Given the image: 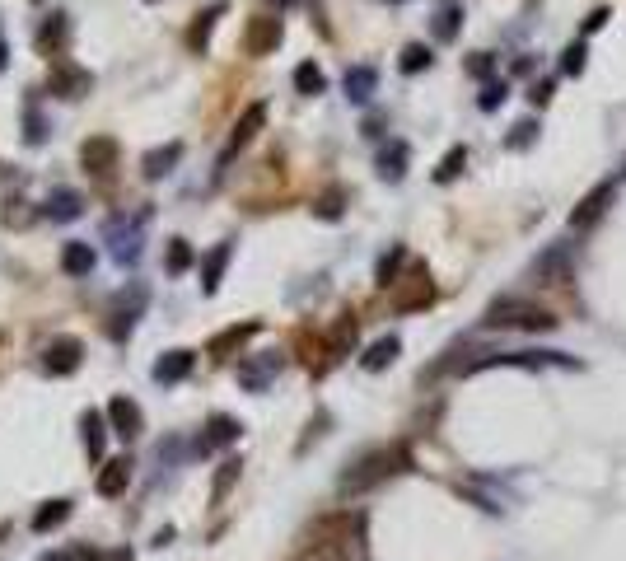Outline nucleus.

* * *

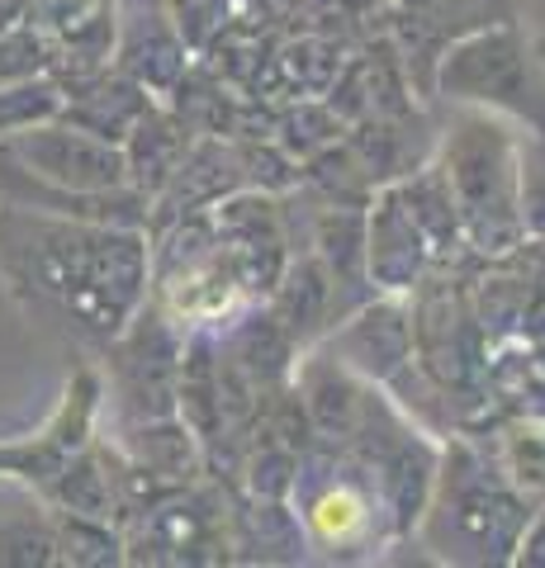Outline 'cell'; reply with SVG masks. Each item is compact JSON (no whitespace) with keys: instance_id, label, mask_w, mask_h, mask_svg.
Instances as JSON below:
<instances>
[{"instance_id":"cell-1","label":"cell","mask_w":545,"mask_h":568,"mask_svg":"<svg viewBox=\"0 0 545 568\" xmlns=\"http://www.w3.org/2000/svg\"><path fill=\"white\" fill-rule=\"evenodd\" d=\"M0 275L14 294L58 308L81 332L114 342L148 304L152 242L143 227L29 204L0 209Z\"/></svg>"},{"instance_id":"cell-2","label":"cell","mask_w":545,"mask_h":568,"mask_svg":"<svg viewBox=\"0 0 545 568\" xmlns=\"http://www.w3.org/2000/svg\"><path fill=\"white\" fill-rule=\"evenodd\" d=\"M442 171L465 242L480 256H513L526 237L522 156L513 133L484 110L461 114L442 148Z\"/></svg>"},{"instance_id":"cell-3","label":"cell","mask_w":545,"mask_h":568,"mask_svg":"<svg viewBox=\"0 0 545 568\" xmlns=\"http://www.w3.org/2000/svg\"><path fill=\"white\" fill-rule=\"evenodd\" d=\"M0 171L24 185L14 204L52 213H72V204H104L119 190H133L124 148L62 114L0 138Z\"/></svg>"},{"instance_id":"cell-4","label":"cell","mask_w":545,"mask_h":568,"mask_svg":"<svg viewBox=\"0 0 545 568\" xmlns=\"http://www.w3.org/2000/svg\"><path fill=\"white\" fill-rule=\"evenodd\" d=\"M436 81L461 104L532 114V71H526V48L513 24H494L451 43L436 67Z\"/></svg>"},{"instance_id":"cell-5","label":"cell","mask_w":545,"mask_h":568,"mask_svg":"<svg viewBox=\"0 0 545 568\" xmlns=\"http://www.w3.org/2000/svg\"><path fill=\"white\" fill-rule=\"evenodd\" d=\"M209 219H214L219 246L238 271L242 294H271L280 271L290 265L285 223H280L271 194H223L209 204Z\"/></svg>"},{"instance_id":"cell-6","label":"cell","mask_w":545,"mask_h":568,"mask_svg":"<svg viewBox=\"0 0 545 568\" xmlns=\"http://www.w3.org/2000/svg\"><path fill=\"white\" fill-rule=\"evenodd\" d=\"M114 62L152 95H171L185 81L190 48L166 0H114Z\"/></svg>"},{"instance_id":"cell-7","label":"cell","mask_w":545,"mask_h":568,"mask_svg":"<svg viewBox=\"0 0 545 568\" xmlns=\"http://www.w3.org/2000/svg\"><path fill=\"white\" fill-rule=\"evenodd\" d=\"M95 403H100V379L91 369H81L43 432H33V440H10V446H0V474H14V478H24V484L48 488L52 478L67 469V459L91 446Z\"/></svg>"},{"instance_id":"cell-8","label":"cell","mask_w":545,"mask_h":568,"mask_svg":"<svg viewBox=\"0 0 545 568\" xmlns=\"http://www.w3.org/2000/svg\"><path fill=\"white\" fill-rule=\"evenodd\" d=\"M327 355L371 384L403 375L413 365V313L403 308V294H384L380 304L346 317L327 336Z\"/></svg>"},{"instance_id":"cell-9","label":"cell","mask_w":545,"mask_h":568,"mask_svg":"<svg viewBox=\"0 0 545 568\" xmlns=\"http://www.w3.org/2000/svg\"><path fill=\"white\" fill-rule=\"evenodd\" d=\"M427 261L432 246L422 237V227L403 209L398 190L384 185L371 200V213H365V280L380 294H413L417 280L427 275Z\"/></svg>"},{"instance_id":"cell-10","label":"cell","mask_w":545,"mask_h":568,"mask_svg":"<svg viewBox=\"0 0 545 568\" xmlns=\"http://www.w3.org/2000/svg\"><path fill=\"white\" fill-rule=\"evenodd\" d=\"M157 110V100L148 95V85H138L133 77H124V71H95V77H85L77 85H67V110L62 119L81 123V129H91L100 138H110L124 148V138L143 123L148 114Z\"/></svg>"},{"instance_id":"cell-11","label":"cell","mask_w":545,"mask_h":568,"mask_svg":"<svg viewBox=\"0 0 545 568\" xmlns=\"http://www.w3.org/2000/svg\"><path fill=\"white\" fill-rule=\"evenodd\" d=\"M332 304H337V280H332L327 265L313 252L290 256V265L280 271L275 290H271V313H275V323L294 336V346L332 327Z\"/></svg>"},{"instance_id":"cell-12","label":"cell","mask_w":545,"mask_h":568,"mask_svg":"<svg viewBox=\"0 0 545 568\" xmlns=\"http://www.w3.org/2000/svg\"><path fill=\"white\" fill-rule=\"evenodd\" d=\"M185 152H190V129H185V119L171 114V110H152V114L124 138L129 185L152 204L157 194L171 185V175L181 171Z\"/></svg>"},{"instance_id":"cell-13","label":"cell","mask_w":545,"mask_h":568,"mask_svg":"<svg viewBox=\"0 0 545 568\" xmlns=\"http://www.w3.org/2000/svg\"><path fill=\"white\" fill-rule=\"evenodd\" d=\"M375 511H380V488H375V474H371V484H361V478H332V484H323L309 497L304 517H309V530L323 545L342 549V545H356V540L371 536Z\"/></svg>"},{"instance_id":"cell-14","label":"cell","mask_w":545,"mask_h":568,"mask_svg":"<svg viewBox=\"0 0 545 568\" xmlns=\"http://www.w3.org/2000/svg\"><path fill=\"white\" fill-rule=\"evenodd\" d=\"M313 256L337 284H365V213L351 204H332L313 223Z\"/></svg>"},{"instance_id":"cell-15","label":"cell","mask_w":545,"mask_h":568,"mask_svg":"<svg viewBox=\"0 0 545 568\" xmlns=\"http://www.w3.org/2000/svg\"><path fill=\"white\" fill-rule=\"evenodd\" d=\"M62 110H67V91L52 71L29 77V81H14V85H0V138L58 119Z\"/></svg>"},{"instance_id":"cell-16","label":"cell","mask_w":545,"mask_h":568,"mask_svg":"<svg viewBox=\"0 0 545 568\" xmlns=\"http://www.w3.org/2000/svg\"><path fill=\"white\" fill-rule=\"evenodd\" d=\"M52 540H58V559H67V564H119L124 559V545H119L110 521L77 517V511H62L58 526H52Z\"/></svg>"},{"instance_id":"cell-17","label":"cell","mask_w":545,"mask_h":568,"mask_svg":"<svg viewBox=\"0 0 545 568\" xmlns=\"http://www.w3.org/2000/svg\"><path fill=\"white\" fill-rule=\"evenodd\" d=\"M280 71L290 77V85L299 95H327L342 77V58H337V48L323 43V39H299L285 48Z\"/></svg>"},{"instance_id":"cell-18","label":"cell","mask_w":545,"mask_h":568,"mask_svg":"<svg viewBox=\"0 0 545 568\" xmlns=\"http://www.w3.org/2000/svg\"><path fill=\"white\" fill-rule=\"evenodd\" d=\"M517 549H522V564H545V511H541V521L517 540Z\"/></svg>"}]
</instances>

Exercise task
Rewrite the lines from the one containing "Outline 'cell'; reply" through the one containing "<instances>", substituting "minified" for "compact" and changing nothing else. Leave the pictures out.

Written solution
Outline 'cell'; reply with SVG masks. Each item is minified JSON (no whitespace) with keys: instance_id, label, mask_w, mask_h, mask_svg.
Instances as JSON below:
<instances>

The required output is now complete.